Bekah, my youngest child and my only daughter, just got married. The yard of our Virginia home, backing up to woodlands in spring, served as a great setting.

She wanted to keep things small. Mainly just her family and her fiancé’s family.

But we were fifty people strong—Bekah’s brothers are married and have kids, and her fiancé (now groom) has several siblings and assorted family members.

So there we were, in our backyard for this momentous event. The gently clouded, mostly sunny, warmer-than-normal weather cooperated. (Whew!)

And each person, sitting in the rented white folding chairs, standing for the service’s solemn parts, was there to support this new couple. Every person there made a difference.

Over the days before and after the wedding we had family members coming and going, as you might expect. Jill made a ton of meals for out-of-town guests. Lots of people converged for Saturday’s momentous event, arriving in dribbles during the days of getting ready and then leaving in trickles after the fact.

At these milestone events we invite others along, don’t we?
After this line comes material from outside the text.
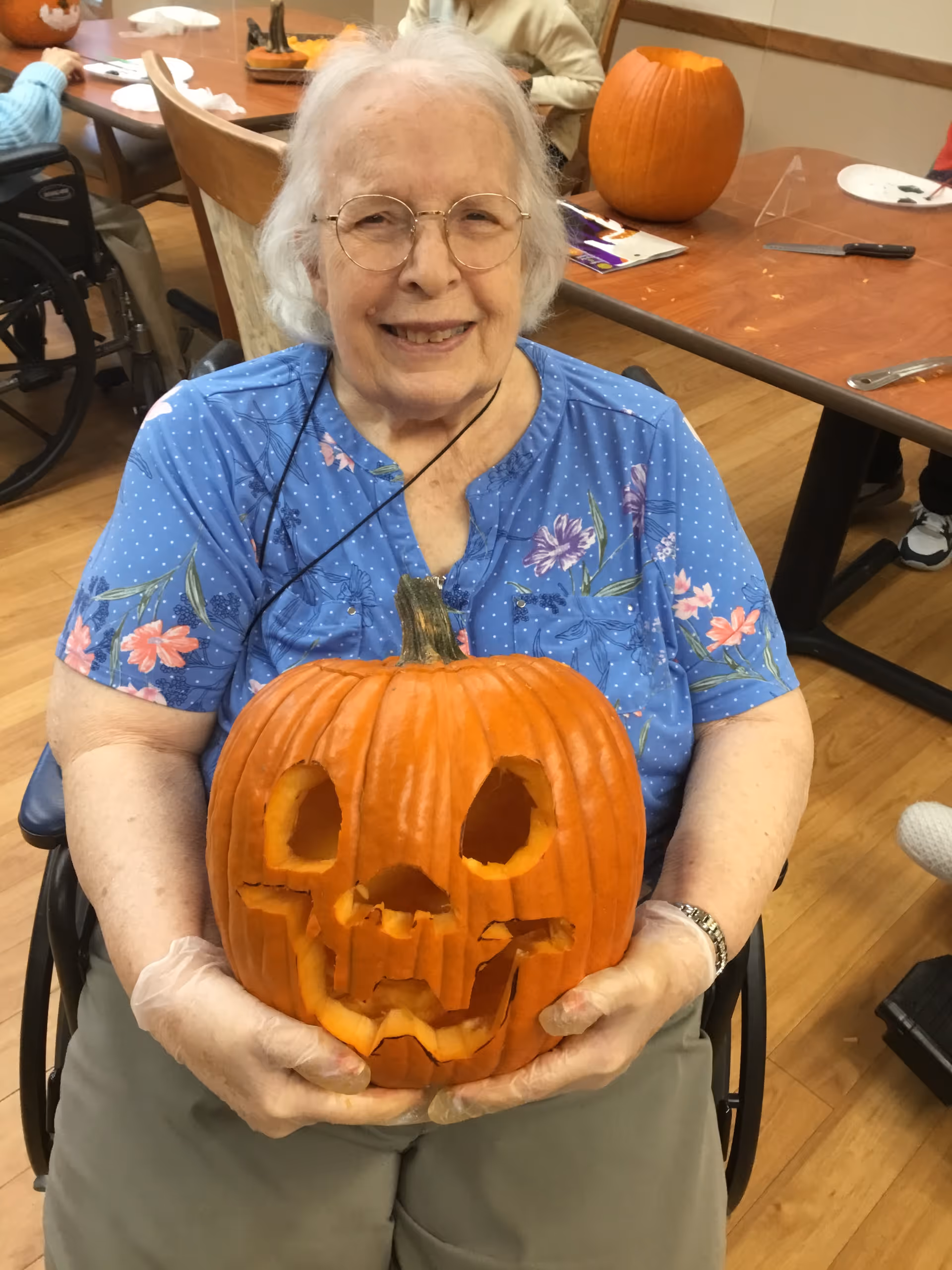 An elderly woman sitting in a wheelchair indoors, smiling and holding a carved Halloween pumpkin with a face. She is wearing glasses, a blue floral shirt, and disposable gloves. In the background, there are other people, tables, and another pumpkin on the table.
We want them close.

And at one point as I always do in a wedding, I asked those gathered, “Will all of you witnessing these promises do all in your power to uphold these two persons in their marriage?”
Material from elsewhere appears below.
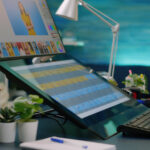 Close up of retouching app on computer in empty studio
We all said, “We will.” Of course. The big projects in life—marriage included—aren’t meant to be tackled solo.

The early followers of Christ modeled that involved, invested caring, too. We see it in glimpses of the first gatherings of believers in the New Testament. They joined around tables and shared the joy—to say nothing of their goods and possessions.

I think of baptism, too, another event of moment and power—back then, and for us today. For when a family stands up front with a child or an adult stands by the font of my church, we ask a question of the congregation: “Will you who witness these [baptismal] vows do all in your power to support these persons in their life in Christ?”
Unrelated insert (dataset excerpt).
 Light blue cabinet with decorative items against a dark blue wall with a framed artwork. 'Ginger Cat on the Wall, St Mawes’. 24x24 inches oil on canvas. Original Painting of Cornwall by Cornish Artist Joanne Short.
We, the gathered congregation, say, “We will.”

And not just milestones give us a magnetic pull toward others. So do the detours and disappointments of everyday life. How greatly another person—a group or clan or neighborhood— matters. “Americans are dying of loneliness,” someone wrote recently in some online news venue. If not dying, at least languishing.

When I think about how much support folks find in church (when it’s at its best), I grieve when folks choose not to participate. I understand the decision, especially if they’ve had hurtful, traumatic experiences at the hands of God’s people, as too many have. If they don’t feel safe.

But we aren’t made to make our way through life alone.

The shepherding duties God gladly takes on, he now shares. One of the outcomes of the resurrection of Christ and the Pentecost of the church (just weeks away in the calendar) is how the caring love of God in Christ also gets shouldered by people like you and me.

And shared not just at the milestone events, but also in modest ways. In how we show kindness. How pray for each other. How we are there for one another.

We can give that kind of help, God willing. And we all need it for ourselves—need that cherishing love in the commitments we make and through all the places life takes us.